The current version of the kiosk is designed for cafeterias, where customers can slide their tray up and everything on it is recognized instantly. Excluding payment, the process takes around 2 seconds. No more waiting for a single line held up by a price check!

But retail checkout is just a package around Mashgin’s core fundamental technology. We believe there is an opportunity to apply recent technical advancements to many fields. Advancements such as:

  • Smartphone dividends — cheap sensors and ubiquitous, miniaturized electronic components
  • Cheap parallel processing power including low-cost GPUs
  • An explosion in collaborative, open-source software tools
  • Machine learning methods, in particular convolutional neural networks (a byproduct of the 2 preceding trends)
  • Cheap cloud infrastructure

Chris Dixon talks more about some of these trends in his post What’s Next in Computing?

So how is Mashgin applying this technology?

Adaptive Visual Automation

Face swap: billionaire edition

Computer Vision transforms images into usable data (descriptions) using software. If cameras are the “eyes” of a machine, computer vision would be the brain’s visual cortex–processing and making sense of what it sees.

When computers know what they’re looking at, it opens up a world of potential.
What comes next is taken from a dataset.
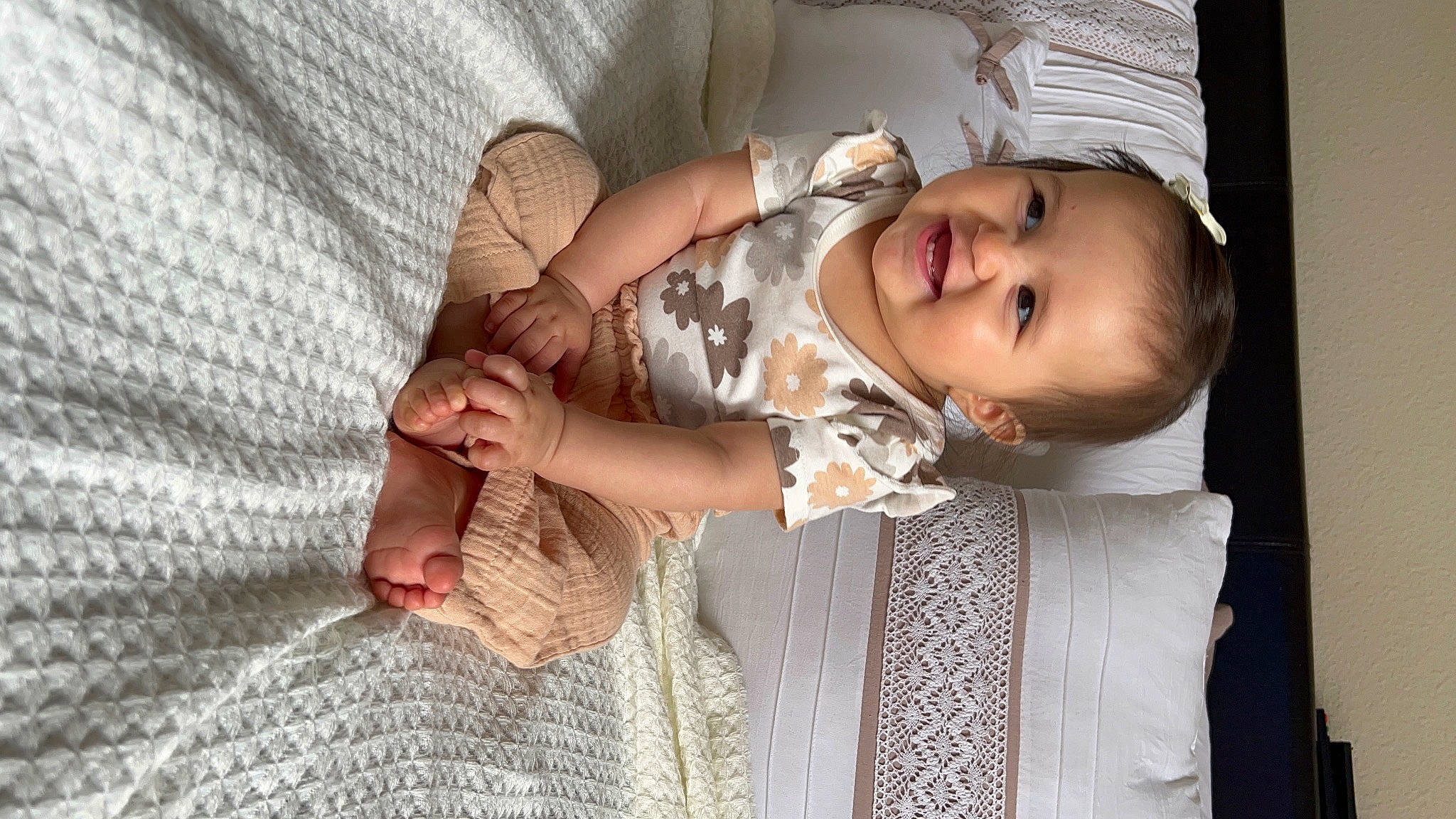 Avayah joined the competition — help win amazing prizes! baby, baby_toddler_clothing, child, comfort, finger, gesture, hand, happy, hat, human_body, joy, linens, nail, pattern, person, skin, sleeve, smile, textile, toddler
You can see it in existing use cases from facial recognition in Facebook photos (…or face swap apps) to Google Image Search and OCR. Newer, much more sophisticated applications include driverless cars, autonomous drones, and augmented reality.

Gradient Descent
A visual example of using gradient descent (the reverse of hill climbing in a fitness landscape) as part of the learning process of a neural network

These recent applications tend to be more complex, and as a result use machine learning in addition to traditional image processing methods. Machine learning, and in particular deep learning through neural networks, has changed the game in many areas of computer science, and we are just beginning to see its potential. ML can simplify a large amount of data into a single algorithm. As the name implies, it can learn and adapt to new information over time with little or no “teaching” from engineers.

Both CV and ML can be applied to many fields, but one of the biggest immediate needs is in Automation. There are a surprising amount of simple (to humans) visual tasks ripe for automation. This includes industrial use cases in manufacturing and distribution, and consumer use cases in household robotics and relief of everyday bottlenecks.

I call the above combination adaptive visual automation: using machine learning to automate vision-based tasks. Although relatively new, this combination covers a large and quickly growing class of real-world problems. Autonomous cars (and especially trucks) are a good up-and-coming example that will have huge ramifications.

Mashgin’s future

Mashgin uses adaptive visual automation to improve the speed, accuracy and cost of applications in recognition, measurement, and counting in a closed environment. That was a bit of a mouthful, so here’s the short version: Mashgin wants to make visual automation intelligent.

There’s a broader category of AI vision companies whose purpose is giving computers the ability to understand what they see. Mashgin is a subset of this group, focusing on automating well defined real-world problems.

There are further subsets such as eliminating bottlenecks in everyday circumstances — speeding up checkout lines being one example. In many of the activities you do on a daily basis, intelligent automation has the ability to save a huge amount of time and money.

Retail checkout is a big market (even for just cafeterias) but it only scratches the surface of the value Mashgin will eventually be capable of. We have already established a foundation for applying recent advancements to these problems and it will only get better from here.